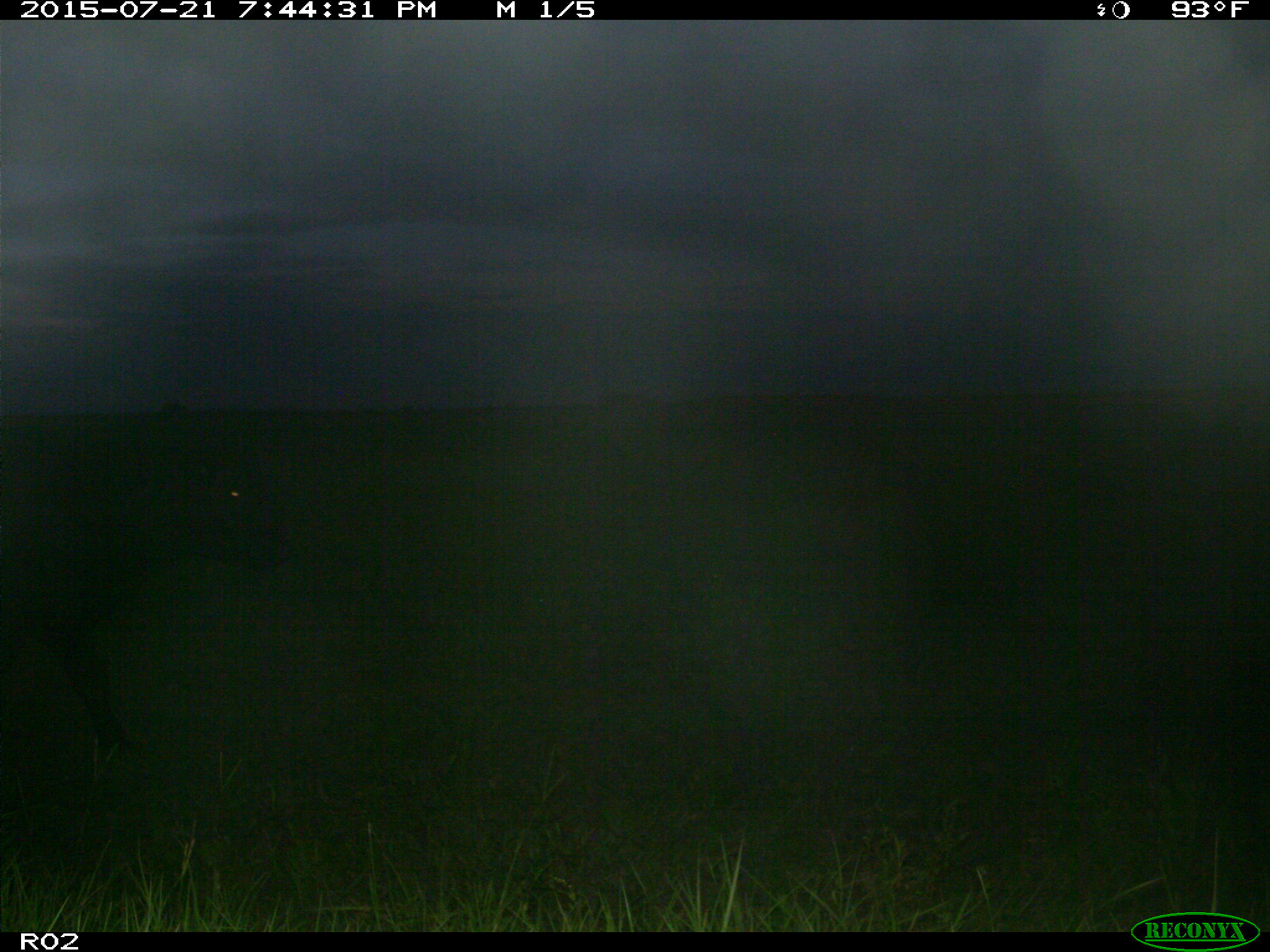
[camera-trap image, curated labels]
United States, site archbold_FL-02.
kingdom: Animalia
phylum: Chordata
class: Mammalia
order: Artiodactyla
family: Bovidae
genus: Bos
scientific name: Bos taurus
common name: domestic cow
☆ ☆ ☆ ☆ ☆
Nothing but the lines from the one containing "United States, site archbold_FL-02." to the end of the records above should appear, each copied exactly.

* [Answer space]
United States, site archbold_FL-02.
kingdom: Animalia
phylum: Chordata
class: Mammalia
order: Artiodactyla
family: Bovidae
genus: Bos
scientific name: Bos taurus
common name: domestic cow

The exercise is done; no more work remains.